1. First of all, what did you think about Part Two?
‘Madame Bovary, once she was in the kitchen, made for the fireplace. With the tips of her fingers, she took hold of her dress at the knee, and, lifting it just to her ankle, held out to the fire, above the leg of mutton on the spit, a foot clad in a small black boot. The flames lit every inch of her, a harsh brilliance penetrating the weave of her dress, the fine pores of her white skin and even her eyelids that she blinked repeatedly’.
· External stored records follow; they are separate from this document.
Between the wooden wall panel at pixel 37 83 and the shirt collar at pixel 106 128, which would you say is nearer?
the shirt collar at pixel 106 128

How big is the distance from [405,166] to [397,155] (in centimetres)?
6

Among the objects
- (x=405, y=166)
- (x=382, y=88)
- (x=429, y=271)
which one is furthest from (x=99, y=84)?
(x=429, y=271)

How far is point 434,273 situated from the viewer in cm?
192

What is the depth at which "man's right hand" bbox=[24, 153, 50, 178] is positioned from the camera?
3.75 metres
Madame Bovary, Gustave Flaubert, Pg.74
I absolutely adored Part II of Madame Bovary. Charles and Emma have left their tiny provincial life in Tostes behind and set out on a new adventure in Yonville-l’Abbaye. Not only is this move significant in terms of a new beginning but it is also the point where Emma traverses the boundary between inaction and action – she attempts to take her happiness into her own hands with devastating consequences. I also enjoyed the switch to the direct address of ‘you’ at the opening of Part II: ‘You leave the main road at La Boissière and you carry on along the slope as far as the top of the Côte des Leux, where you can see the whole valley’ (pg.65). It is almost as if Flaubert is inviting us to join in and witness the events that are about to unfold. We become the passive audience to the inevitable climax of Emma’s frustrations.
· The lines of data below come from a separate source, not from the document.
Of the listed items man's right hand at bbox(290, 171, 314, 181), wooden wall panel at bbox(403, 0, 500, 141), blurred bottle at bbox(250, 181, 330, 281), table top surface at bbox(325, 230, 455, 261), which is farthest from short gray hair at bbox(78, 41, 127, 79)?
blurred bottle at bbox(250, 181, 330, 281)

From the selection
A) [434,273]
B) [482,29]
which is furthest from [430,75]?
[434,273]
However, I do continue to feel sorry for Emma. As the above quote highlights, she is constantly objectified by the men around her. Even Léon, whom we meet when Charles and Emma first arrive in Yonville, cannot help but view her in these terms, despite their burgeoning platonic friendship. It is not a coincidence that Emma’s leg and a leg of mutton appear next to each other in the same sentence. Flaubert equates this desire for Emma as a hunger, which is almost violent in its portrayal. This can be seen even more when we come across the character of Rodolphe – a typical rake-like figure, a womaniser.